The Supreme Court’s ruling that local governments can take private property for commercial use is expected to bring a number of contested local projects — including the District’s plans to build a baseball stadium — closer to fruition.
The ruling angered property owners who could be displaced, including those who have fought plans to build the Washington Nationals’ new baseball stadium in Southeast near the Anacostia River waterfront. The court said a commercial venture that brings tax revenue or jobs to the city is a public good and, thus, is eligible to benefit from the power of eminent domain.
David A. Fuss, a partner at Wilkes Artis, which specializes in condemnation law, said the decision likely will result in condemnations at the stadium site and at the Skyland Shopping Center development area in Anacostia, another site where properties were condemned for a commercial development.
But Dale Cooter, an attorney representing one of the businesses on the baseball site, said he hopes the ruling actually may help his client’s case.
“The Supreme Court’s decision today is [on its face] disappointing, but in reality is good news,” he said. “It won’t support the use of the power of eminent domain to condemn property on the purposed stadium site.”

PROVIDED MATERIAL:

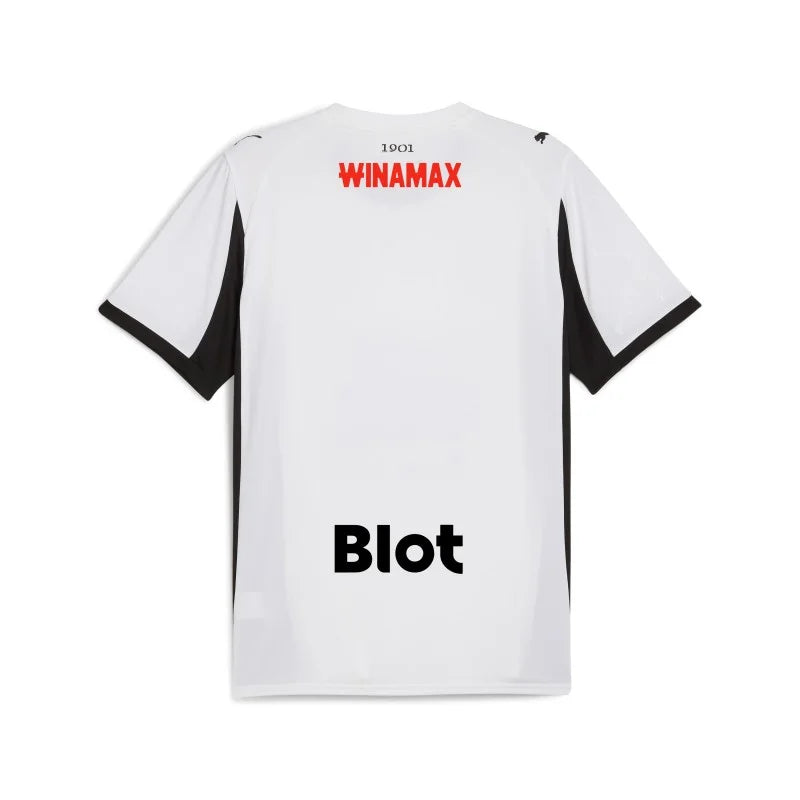 Camiseta Rennes 2025/26 - 2ª Equipación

STUDY QUESTIONS:
**a)** Decide whether each statement agrees with the eminent domain article. Answer yes or no for each, and quote the words of the article that settle it.
(i) The court held that a commercial venture bringing tax revenue or jobs to a city counts as a public good.
(ii) Dale Cooter is an attorney for the District government.
(iii) Wilkes Artis specializes in condemnation law.
**b)** Rewrite the eminent domain article from "The ruling angered" up to and including "a commercial development.", putting "public benefit" in place of "public good".
The data placed after the eminent domain article are separate material, unrelated to it.

ANSWERS FOR EACH ITEM:
**a)**
(i) Yes: "The court said a commercial venture that brings tax revenue or jobs to the city is a public good"
(ii) No: "an attorney representing one of the businesses on the baseball site"
(iii) Yes: "which specializes in condemnation law"

**b)**
The ruling angered property owners who could be displaced, including those who have fought plans to build the Washington Nationals’ new baseball stadium in Southeast near the Anacostia River waterfront. The court said a commercial venture that brings tax revenue or jobs to the city is a public benefit and, thus, is eligible to benefit from the power of eminent domain.
David A. Fuss, a partner at Wilkes Artis, which specializes in condemnation law, said the decision likely will result in condemnations at the stadium site and at the Skyland Shopping Center development area in Anacostia, another site where properties were condemned for a commercial development.